_Task data_
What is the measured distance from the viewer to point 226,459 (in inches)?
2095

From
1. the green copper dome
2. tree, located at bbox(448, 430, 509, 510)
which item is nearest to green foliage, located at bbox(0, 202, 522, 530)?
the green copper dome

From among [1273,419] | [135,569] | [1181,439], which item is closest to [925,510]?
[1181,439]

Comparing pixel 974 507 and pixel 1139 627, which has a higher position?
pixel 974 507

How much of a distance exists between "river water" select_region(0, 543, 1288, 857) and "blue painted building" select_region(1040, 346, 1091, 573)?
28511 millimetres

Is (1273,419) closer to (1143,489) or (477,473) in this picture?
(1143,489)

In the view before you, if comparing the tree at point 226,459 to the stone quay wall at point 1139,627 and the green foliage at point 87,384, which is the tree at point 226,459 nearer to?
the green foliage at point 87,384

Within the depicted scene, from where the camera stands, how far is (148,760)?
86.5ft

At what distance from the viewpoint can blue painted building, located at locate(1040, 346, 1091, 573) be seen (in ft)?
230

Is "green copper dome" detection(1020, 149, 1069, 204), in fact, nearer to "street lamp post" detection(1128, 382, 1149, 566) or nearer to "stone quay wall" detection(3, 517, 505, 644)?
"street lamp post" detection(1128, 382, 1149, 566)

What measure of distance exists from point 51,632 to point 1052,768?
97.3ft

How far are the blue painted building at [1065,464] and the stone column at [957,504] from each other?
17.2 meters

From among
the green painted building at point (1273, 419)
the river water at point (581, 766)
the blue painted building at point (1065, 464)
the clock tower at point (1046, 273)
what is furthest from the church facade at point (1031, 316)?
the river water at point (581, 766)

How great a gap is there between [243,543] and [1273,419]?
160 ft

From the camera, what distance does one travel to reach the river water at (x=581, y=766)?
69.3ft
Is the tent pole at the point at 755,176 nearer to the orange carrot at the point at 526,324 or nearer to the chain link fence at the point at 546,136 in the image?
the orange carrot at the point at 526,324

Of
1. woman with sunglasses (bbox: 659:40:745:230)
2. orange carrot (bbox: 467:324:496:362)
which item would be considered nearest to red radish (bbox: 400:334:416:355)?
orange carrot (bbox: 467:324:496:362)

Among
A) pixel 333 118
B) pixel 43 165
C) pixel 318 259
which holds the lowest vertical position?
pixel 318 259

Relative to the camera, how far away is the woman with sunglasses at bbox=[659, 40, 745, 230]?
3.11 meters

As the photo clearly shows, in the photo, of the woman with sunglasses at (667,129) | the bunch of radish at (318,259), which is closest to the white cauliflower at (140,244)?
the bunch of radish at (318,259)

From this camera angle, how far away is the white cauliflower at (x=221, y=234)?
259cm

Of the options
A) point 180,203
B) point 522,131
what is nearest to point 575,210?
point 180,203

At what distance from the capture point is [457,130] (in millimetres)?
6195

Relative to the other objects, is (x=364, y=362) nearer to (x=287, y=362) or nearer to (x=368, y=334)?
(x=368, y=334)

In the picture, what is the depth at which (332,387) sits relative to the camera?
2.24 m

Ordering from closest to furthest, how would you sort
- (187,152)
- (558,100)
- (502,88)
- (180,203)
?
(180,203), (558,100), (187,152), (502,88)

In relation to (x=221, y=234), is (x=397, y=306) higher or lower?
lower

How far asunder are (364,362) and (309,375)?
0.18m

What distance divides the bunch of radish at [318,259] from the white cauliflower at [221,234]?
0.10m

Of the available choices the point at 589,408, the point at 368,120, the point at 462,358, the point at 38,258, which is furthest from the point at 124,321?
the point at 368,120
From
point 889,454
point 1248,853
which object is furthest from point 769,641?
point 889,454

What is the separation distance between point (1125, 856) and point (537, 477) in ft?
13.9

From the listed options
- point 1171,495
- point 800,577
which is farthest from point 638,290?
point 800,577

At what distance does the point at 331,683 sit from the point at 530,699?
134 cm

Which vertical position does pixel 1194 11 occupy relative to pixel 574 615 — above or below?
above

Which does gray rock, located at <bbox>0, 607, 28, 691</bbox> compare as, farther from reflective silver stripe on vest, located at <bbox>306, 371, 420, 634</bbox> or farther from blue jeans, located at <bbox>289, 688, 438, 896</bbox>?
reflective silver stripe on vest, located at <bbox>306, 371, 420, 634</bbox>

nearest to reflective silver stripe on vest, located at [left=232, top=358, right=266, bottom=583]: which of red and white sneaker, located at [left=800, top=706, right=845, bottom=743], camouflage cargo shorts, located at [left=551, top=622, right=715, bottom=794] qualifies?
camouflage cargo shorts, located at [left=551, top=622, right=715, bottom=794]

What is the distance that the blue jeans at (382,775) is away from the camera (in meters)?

_What the task asks_
Render the part of the data that opens with the line containing "Which does gray" and runs through the end of the data as a Markdown table with the columns Row and Line. Number each line in Row and skip blank lines.

_Written solution_
| Row | Line |
|---|---|
| 1 | Which does gray rock, located at <bbox>0, 607, 28, 691</bbox> compare as, farther from reflective silver stripe on vest, located at <bbox>306, 371, 420, 634</bbox> or farther from blue jeans, located at <bbox>289, 688, 438, 896</bbox>? |
| 2 | reflective silver stripe on vest, located at <bbox>306, 371, 420, 634</bbox> |
| 3 | nearest to reflective silver stripe on vest, located at [left=232, top=358, right=266, bottom=583]: which of red and white sneaker, located at [left=800, top=706, right=845, bottom=743], camouflage cargo shorts, located at [left=551, top=622, right=715, bottom=794] qualifies? |
| 4 | camouflage cargo shorts, located at [left=551, top=622, right=715, bottom=794] |
| 5 | What is the distance that the blue jeans at (382,775) is away from the camera (in meters)? |